A feedback-driven fuzzer is only as good as the signal it receives. This document details the "eyes" of lafleur: the entire pipeline from raw JIT log output to the structured coverage data that informs the fuzzer's evolutionary strategy. This process is the key to how lafleur learns from its mutations and improves over time.
For how this coverage signal feeds the evolutionary loop, see 02. The Evolutionary Loop. For how it guides mutation strategy selection, see 04. The Mutation Engine. For the on-disk format of the coverage state, see 05. State and Data Formats.
The entire feedback process begins by capturing the verbose debug output from CPython's JIT compiler. lafleur achieves this by executing every child process with two specific environment variables set: PYTHON_LLTRACE=2 and PYTHON_OPT_DEBUG=4. This instructs the JIT to emit a detailed trace of its internal operations to stderr, which the execution manager captures to a log file.

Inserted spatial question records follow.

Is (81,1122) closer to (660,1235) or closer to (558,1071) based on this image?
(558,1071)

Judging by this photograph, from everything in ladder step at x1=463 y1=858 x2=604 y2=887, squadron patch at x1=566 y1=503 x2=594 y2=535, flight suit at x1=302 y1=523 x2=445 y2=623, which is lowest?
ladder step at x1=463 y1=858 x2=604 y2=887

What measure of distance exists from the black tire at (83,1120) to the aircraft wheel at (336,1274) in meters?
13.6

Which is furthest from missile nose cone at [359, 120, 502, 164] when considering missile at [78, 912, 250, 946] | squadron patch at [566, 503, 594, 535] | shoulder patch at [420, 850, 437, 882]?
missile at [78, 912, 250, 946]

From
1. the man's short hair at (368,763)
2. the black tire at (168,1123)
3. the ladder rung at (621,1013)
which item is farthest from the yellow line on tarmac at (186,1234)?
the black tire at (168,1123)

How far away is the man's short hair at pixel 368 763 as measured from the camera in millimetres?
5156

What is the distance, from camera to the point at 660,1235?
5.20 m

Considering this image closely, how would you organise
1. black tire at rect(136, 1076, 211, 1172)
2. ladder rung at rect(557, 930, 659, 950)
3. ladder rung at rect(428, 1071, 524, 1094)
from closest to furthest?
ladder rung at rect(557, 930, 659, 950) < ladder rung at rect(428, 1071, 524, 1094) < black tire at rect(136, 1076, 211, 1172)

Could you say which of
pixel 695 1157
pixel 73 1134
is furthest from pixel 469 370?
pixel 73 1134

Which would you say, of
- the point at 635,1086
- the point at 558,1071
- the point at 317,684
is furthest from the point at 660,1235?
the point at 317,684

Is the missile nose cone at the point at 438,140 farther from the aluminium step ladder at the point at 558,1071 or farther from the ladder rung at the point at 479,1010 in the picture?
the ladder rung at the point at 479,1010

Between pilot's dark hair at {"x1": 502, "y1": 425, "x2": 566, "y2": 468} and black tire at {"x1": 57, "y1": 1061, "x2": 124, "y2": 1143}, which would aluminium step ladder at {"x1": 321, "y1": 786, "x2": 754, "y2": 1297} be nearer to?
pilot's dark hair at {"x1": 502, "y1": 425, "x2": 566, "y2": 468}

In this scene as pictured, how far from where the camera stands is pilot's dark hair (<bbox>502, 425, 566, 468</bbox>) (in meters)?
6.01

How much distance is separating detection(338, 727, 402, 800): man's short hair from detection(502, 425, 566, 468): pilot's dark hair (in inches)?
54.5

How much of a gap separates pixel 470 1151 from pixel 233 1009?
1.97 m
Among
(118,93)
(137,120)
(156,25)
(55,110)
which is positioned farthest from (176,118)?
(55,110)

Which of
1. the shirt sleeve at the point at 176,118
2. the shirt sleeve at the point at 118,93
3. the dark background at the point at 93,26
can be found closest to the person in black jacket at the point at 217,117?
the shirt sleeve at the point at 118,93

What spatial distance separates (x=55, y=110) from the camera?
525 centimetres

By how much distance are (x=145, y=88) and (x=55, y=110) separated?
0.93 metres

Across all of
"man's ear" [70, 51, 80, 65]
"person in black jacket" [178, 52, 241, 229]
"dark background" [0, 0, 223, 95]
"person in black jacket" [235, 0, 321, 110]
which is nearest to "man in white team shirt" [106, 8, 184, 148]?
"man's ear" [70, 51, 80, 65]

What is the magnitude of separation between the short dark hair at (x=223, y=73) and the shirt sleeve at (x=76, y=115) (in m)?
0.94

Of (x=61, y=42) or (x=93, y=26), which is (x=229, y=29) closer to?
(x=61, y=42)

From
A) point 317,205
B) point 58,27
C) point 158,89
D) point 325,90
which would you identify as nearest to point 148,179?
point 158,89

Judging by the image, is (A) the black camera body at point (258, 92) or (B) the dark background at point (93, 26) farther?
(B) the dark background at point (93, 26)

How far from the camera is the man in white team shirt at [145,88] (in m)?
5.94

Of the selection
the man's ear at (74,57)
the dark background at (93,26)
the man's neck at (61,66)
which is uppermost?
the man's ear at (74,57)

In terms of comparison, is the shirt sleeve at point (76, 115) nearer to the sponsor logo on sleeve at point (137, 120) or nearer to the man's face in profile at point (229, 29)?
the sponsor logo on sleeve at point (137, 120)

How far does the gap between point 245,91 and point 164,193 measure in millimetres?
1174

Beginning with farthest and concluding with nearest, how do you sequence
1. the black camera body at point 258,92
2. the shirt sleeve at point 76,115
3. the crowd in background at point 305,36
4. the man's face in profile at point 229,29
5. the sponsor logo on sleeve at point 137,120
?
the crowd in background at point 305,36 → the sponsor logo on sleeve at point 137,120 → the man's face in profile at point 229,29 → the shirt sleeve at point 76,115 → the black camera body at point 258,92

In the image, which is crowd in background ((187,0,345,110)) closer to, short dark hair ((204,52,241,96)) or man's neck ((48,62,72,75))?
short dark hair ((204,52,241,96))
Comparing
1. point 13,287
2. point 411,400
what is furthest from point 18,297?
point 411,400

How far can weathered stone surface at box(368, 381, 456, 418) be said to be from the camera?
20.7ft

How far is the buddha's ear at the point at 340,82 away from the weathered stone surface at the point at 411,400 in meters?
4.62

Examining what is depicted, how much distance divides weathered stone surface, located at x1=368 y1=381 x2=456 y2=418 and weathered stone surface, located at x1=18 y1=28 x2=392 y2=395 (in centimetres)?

An excerpt from a raw JIT log might look like this:
[f1] STRATEGY: Targeted Uop Fuzzing (['_STORE_ATTR', '_CONTAINS_OP_DICT', '_BINARY_OP_SUB_FLOAT'])
...
63 ADD_TO_TRACE: _SET_IP (0, target=2255, operand0=0x55ac896b7abe, operand1=0)
64 ADD_TO_TRACE: _LOAD_FAST_BORROW (2, target=2255, operand0=0, operand1=0)...
...
Optimized trace (length 50):
OPTIMIZED: _LOAD_CONST
OPTIMIZED: _BINARY_OP_ADD_INT
...
Bailing on recursive call in function foo
This raw text is the data source for the text-based feedback mechanism. A second, complementary feedback channel — runtime introspection of JIT data structures — is described in the EKG section below.
The lafleur/coverage.py module transforms the raw, unstructured log text into a structured data format. The main function, parse_log_for_edge_coverage, processes the log file line by line using a series of regular expressions. It is implemented as a state machine that tracks the JIT's current operational state.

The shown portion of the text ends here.